**EXCERPTED TEXT**
Meet Tahani Baakdhah Who Brings Science to Life Through Needlework

Nov 16, 2017
Author: 
Erin Howe

Known to her 11,000 Twitter followers and 2,225 Instagram followers as @thepurplelilac, Tahani Baakdhah is passionate about sharing her love of science with the public. Baakdhah is a PhD student enrolled in the graduate program at the Institue for Medical Science and studying stem cells in the retina in the Donnelly Centre. She’s also an avid crocheter who uses her artistic talents to bring the neurons, photoreceptors and cells she studies to life. She recently spoke with writer Erin Howe about her research and her unique way of sharing her work and promoting science literacy.

What inspired you to crochet your PhD?

Every time I look under the microscope, I see different kinds of cells, which motivates me to create my own patterns to crochet. I took up the craft in 2010, after I joined Instagram, which was a new platform back then. I saw posts about amigurumi, which are little crocheted figures. My kids were still little and I wanted to make custom toys for them. I watched a lot of YouTube videos, practiced all kinds of stitches and taught myself how to crochet. By the end of 2012, I joined the Toronto Etsy team and started to participate in their mobile pop-up markets. I started to make science crochet in June, when SciCommTO invited me to help them introduce the Knit a Neuron workshop in Toronto, an event that originated in the UK. 

Tell me about your research.

**TASK INSTRUCTIONS**
Using the interview with Tahani Baakdhah, explain in one to three sentences what she says motivates her to create her own crochet patterns.

**LISTED ENTRIES**
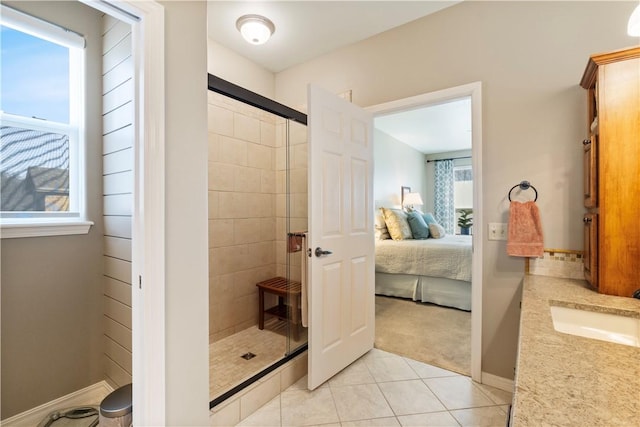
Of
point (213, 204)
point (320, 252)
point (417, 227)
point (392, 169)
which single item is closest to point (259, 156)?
point (213, 204)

**OUTPUT FOR THIS TASK**
Every time she looks under the microscope, she sees different kinds of cells. That variety motivates her to design her own patterns to crochet.